Source data below:

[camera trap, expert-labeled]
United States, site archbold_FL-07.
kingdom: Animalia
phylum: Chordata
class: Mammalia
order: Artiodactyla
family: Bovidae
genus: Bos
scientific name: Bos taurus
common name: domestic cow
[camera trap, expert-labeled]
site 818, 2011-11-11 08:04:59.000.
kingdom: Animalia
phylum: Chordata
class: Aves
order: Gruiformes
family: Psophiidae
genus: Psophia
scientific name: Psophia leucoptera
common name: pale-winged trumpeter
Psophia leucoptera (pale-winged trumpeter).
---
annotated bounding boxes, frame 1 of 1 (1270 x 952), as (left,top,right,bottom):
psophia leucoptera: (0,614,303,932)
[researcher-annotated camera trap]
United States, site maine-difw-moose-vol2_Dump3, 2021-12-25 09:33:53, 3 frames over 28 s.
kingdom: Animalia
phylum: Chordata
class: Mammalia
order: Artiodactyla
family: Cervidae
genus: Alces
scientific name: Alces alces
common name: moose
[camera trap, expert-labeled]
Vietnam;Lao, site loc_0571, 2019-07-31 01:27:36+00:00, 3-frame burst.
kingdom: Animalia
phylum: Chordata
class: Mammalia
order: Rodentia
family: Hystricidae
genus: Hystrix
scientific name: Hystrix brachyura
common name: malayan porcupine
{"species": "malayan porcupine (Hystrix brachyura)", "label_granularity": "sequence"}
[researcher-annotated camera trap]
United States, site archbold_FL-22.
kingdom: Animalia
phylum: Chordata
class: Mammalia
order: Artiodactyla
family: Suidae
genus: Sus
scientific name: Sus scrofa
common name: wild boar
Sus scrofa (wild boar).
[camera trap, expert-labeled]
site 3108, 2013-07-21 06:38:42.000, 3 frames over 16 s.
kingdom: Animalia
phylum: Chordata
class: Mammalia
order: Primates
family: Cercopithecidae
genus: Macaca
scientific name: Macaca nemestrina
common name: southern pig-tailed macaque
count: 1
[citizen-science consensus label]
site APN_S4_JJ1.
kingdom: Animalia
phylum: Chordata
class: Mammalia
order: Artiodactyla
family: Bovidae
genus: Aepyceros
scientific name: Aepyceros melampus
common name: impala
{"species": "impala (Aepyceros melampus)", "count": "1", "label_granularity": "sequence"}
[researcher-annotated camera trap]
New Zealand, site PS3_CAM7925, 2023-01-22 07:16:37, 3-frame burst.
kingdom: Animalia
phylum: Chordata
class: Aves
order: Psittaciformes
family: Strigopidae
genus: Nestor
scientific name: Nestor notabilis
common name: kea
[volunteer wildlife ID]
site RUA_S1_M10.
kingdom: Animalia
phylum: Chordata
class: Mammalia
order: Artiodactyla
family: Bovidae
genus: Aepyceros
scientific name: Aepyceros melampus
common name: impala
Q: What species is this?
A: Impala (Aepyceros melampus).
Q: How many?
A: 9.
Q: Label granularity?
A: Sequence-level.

End of Source data.

Exercise:
Output exactly the span of lines beginning at the first line of the records and ending at the line that holds "order: Rodentia", inclusive, with no other text.

Finished exercise:
[camera trap, expert-labeled]
United States, site archbold_FL-07.
kingdom: Animalia
phylum: Chordata
class: Mammalia
order: Artiodactyla
family: Bovidae
genus: Bos
scientific name: Bos taurus
common name: domestic cow
[camera trap, expert-labeled]
site 818, 2011-11-11 08:04:59.000.
kingdom: Animalia
phylum: Chordata
class: Aves
order: Gruiformes
family: Psophiidae
genus: Psophia
scientific name: Psophia leucoptera
common name: pale-winged trumpeter
Psophia leucoptera (pale-winged trumpeter).
---
annotated bounding boxes, frame 1 of 1 (1270 x 952), as (left,top,right,bottom):
psophia leucoptera: (0,614,303,932)
[researcher-annotated camera trap]
United States, site maine-difw-moose-vol2_Dump3, 2021-12-25 09:33:53, 3 frames over 28 s.
kingdom: Animalia
phylum: Chordata
class: Mammalia
order: Artiodactyla
family: Cervidae
genus: Alces
scientific name: Alces alces
common name: moose
[camera trap, expert-labeled]
Vietnam;Lao, site loc_0571, 2019-07-31 01:27:36+00:00, 3-frame burst.
kingdom: Animalia
phylum: Chordata
class: Mammalia
order: Rodentia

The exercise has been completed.